Record set: Begin

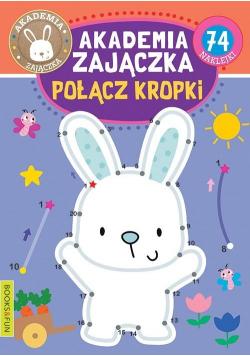 Akademia zajaczka Polacz kropki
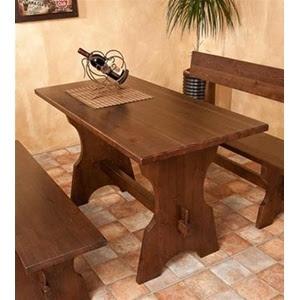 tavoli per la ristorazione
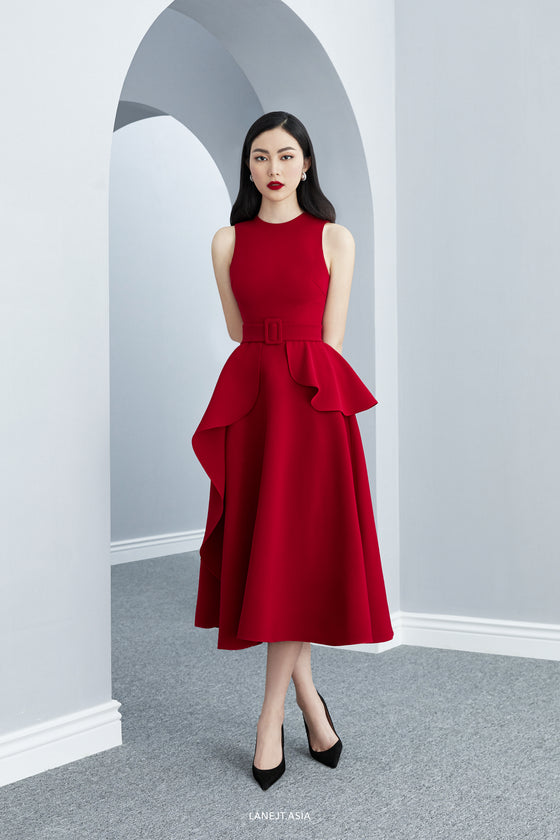 RANDOLPH Midi Dress with Belt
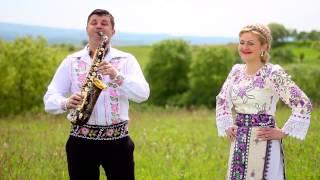 getlinkyoutube.com-Ioana Pricop si Dragos Nistor - Ochii mei sunt verzi ca iarba
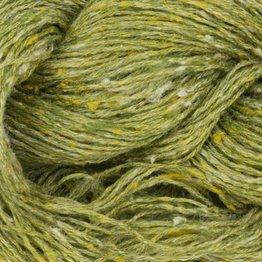 «BC Garn» Tussah Tweed – Grün Fantasie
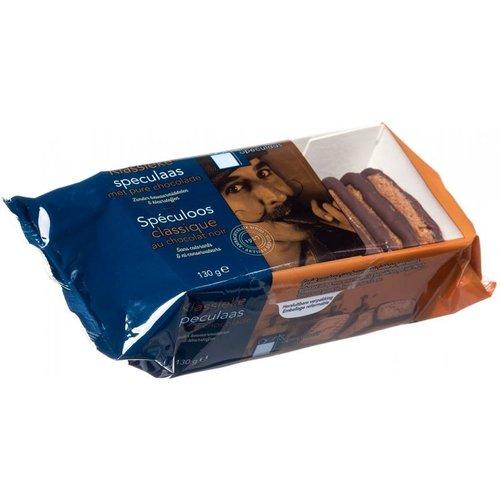Speculaas met chocolade rand van Aerts uit Lokeren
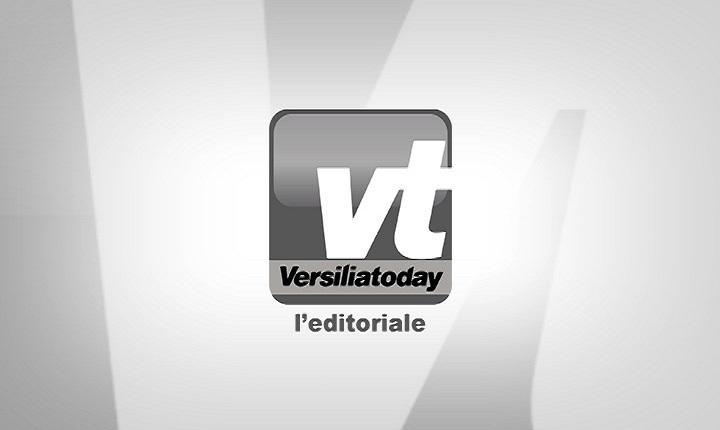 L'editoriale di Versiliatoday nel tg di Rete Versilia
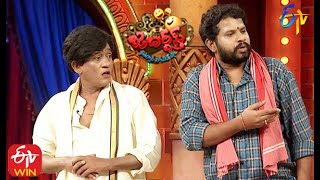 Hyper Aadi & Raising Raju Performance | Jabardasth  | 24th September 2020  | ETV Telugu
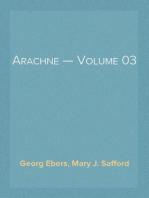 Arachne — Volume 03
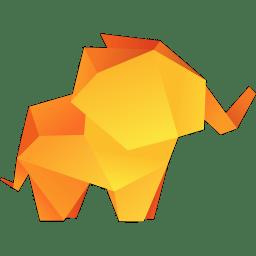 TablePlus 3.8.1 数据库编辑软件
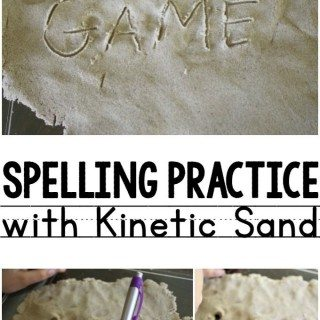 Spelling Practice with Kinetic Sand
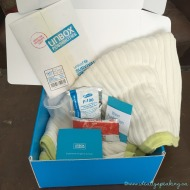 #UnBoxPossibilities with a Unicef Survival Kit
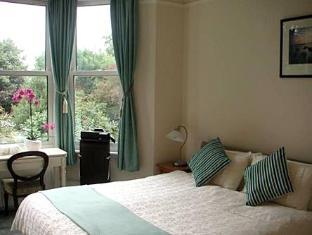Greenland Villa London - Guest Room
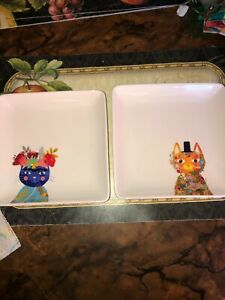 Rare-Two-MAGENTA-Cat-Feline-Floral-Flowers-7-034-Square-Side-Plates-RR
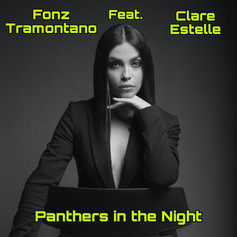 Panthers in the Night.jpg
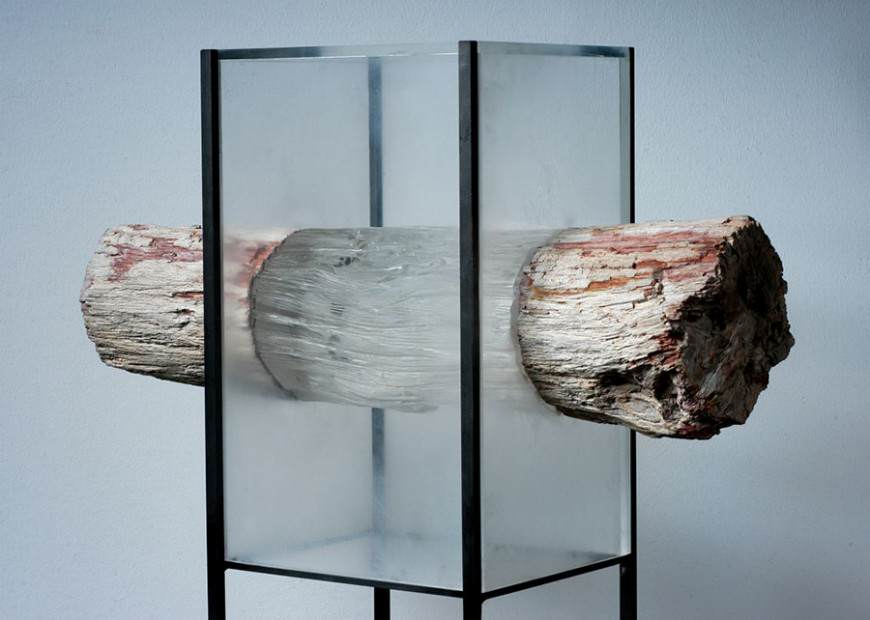 Sculptuur van Diederik Storms
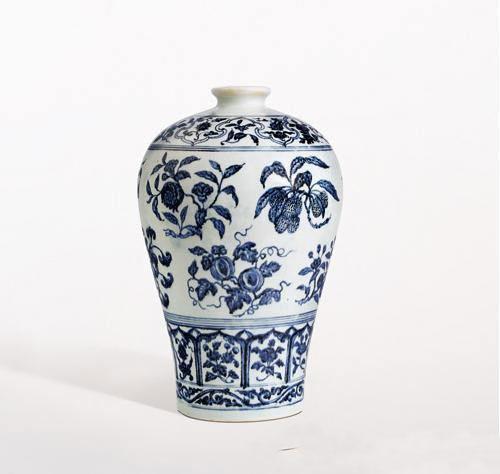 4中国瓷器产业网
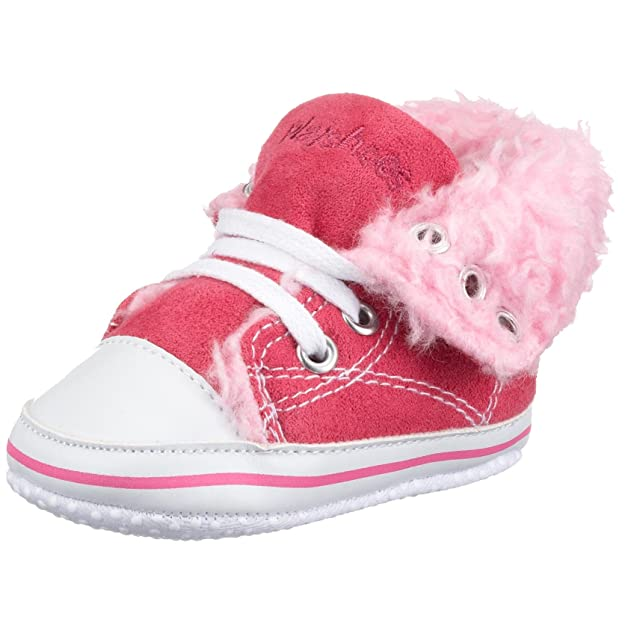 Baby Turn Schuhe warm gefüttert Kinder Winterschuhe Babyschuhe Sneaker Playshoes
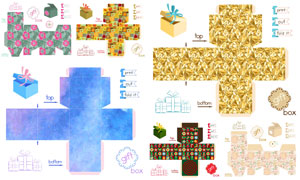 不同禮物盒展開效果圖設計矢量素材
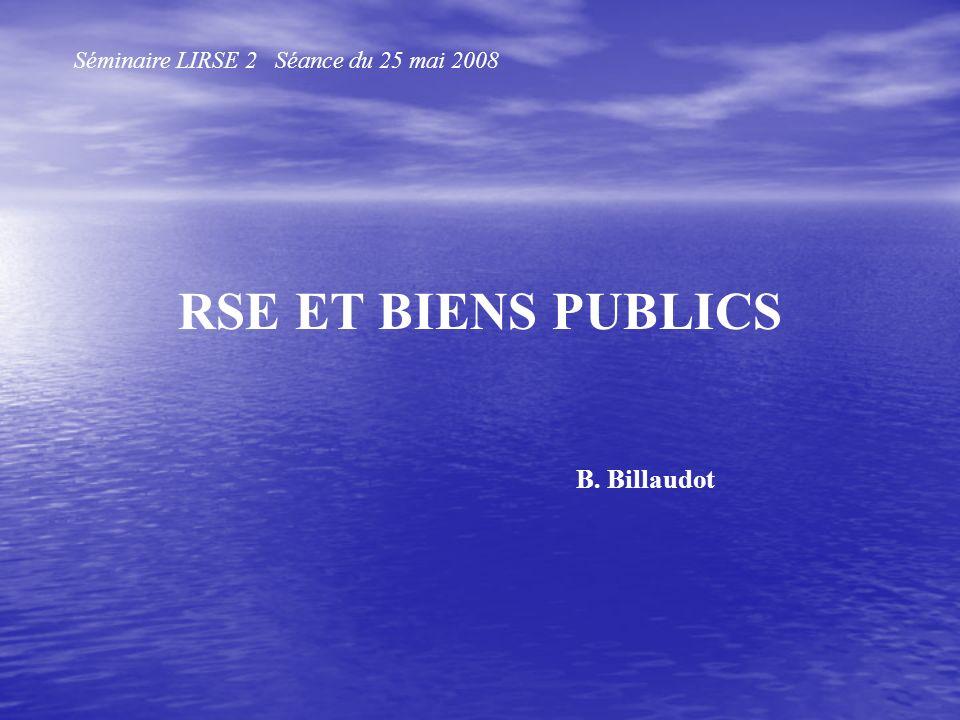 RSE ET BIENS PUBLICS Séminaire LIRSE 2 Séance du 25 mai 2008 B. Billaudot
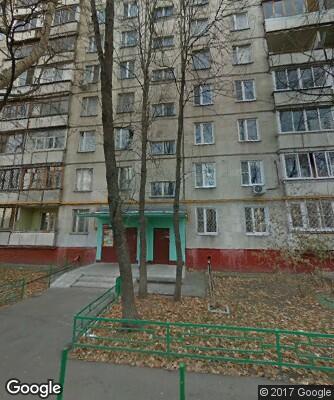 Арендовать офис Красный Казанец улица Коммерческая недвижимость Юго-Запада 38-й квартал
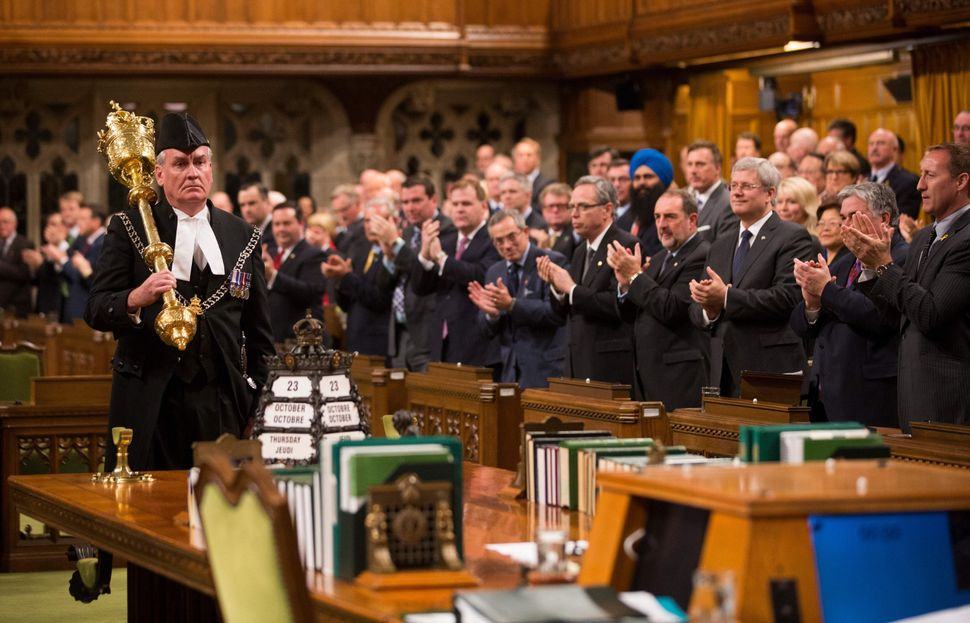 The gunman was halted by Sergeant-at-Arms Kevin Vickers.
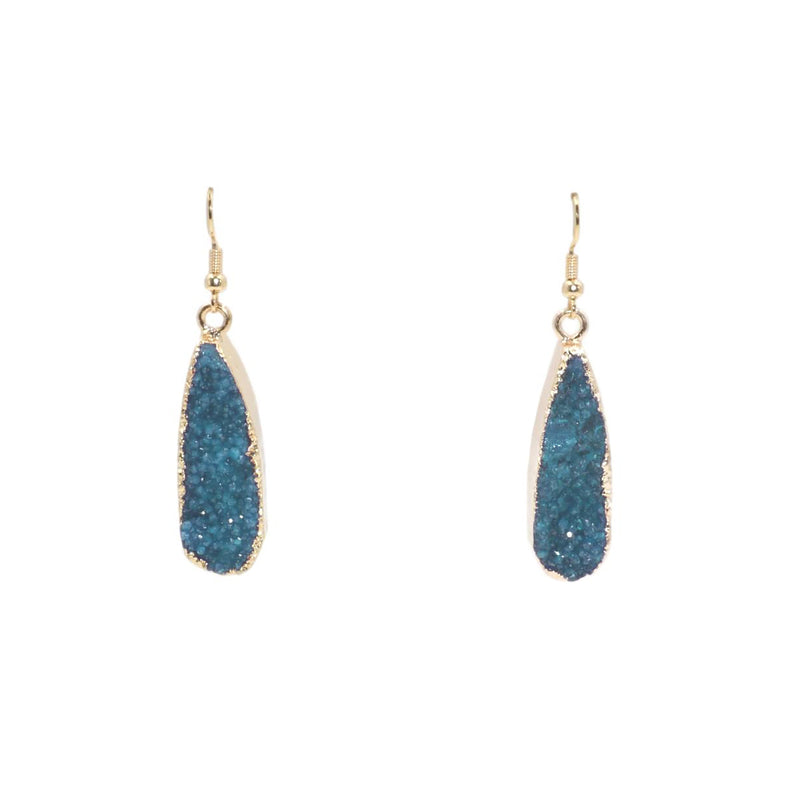 Kinsley Armelle Denim Drop Earrings - Gift Shop Wrought 'n Apples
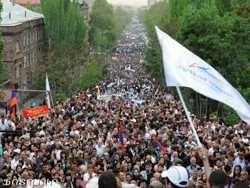 до чого може призвести вірменію майдан в єревані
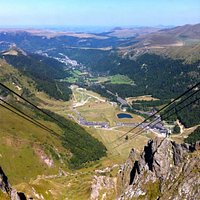 A view of the cables and valley below.  You can see Le Mont Dore in the distance.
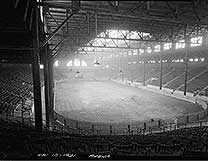 Exhibition_Coliseum_Interior_1921-Thumb.jpg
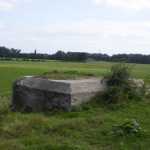 Utrecht komt met plan landschap Grebbelinie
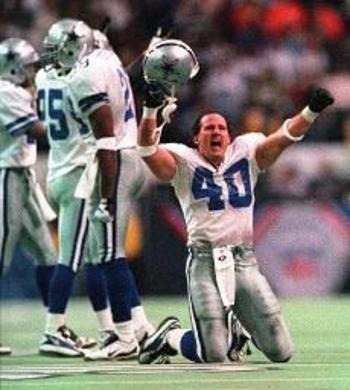 1978 NFC CHAMPION DALLAS COWBOYS | Dallas Cowboys All-Franchise Team/With Video | Bleacher Report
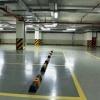 «Народные гаражи» сменят имидж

Record set: End

◆ Exercise prompt: In the data above, find the line containing "Hyper Aadi &" and the line containing "Exhibition_Coliseum_Interior_1921-Thumb.jpg". Copy exactly the stretch from the first through the second, both included, leaving out any picture.

◆ Exercise result:
 Hyper Aadi & Raising Raju Performance | Jabardasth  | 24th September 2020  | ETV Telugu
 Arachne — Volume 03
 TablePlus 3.8.1 数据库编辑软件
 Spelling Practice with Kinetic Sand
 #UnBoxPossibilities with a Unicef Survival Kit
Greenland Villa London - Guest Room
 Rare-Two-MAGENTA-Cat-Feline-Floral-Flowers-7-034-Square-Side-Plates-RR
 Panthers in the Night.jpg
 Sculptuur van Diederik Storms
 4中国瓷器产业网
 Baby Turn Schuhe warm gefüttert Kinder Winterschuhe Babyschuhe Sneaker Playshoes
 不同禮物盒展開效果圖設計矢量素材
 RSE ET BIENS PUBLICS Séminaire LIRSE 2 Séance du 25 mai 2008 B. Billaudot
 Арендовать офис Красный Казанец улица Коммерческая недвижимость Юго-Запада 38-й квартал
 The gunman was halted by Sergeant-at-Arms Kevin Vickers.
 Kinsley Armelle Denim Drop Earrings - Gift Shop Wrought 'n Apples
 до чого може призвести вірменію майдан в єревані
 A view of the cables and valley below.  You can see Le Mont Dore in the distance.
 Exhibition_Coliseum_Interior_1921-Thumb.jpg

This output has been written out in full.